(Spatial reasoning records)
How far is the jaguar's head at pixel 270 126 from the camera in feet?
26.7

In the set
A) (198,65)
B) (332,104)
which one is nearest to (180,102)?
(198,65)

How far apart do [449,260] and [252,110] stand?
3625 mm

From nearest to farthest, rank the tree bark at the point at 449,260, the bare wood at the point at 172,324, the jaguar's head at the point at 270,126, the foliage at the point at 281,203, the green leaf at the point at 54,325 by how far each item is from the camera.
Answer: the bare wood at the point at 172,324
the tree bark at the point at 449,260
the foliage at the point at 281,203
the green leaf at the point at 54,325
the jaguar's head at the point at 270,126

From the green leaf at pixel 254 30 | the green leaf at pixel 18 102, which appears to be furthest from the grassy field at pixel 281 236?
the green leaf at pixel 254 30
...
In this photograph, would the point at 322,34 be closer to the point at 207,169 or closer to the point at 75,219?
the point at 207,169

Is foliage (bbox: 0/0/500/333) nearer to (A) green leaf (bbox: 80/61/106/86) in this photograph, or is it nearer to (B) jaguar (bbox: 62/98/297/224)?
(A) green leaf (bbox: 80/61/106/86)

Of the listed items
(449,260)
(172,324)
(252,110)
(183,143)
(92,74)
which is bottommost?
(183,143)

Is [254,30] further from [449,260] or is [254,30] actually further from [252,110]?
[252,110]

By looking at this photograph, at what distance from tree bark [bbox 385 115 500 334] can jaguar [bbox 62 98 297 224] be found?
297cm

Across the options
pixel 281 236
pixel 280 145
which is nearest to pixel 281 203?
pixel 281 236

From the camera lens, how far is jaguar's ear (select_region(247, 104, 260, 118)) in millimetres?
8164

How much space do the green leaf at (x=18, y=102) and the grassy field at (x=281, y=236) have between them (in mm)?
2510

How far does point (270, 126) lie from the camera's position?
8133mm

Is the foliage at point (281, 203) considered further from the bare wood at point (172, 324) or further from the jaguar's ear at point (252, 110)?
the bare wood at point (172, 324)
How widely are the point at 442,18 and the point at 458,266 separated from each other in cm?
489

__Task goal__
Report how many lines of the material contain the string "head", with case counting, and give only the number.

__Solution to this task__
3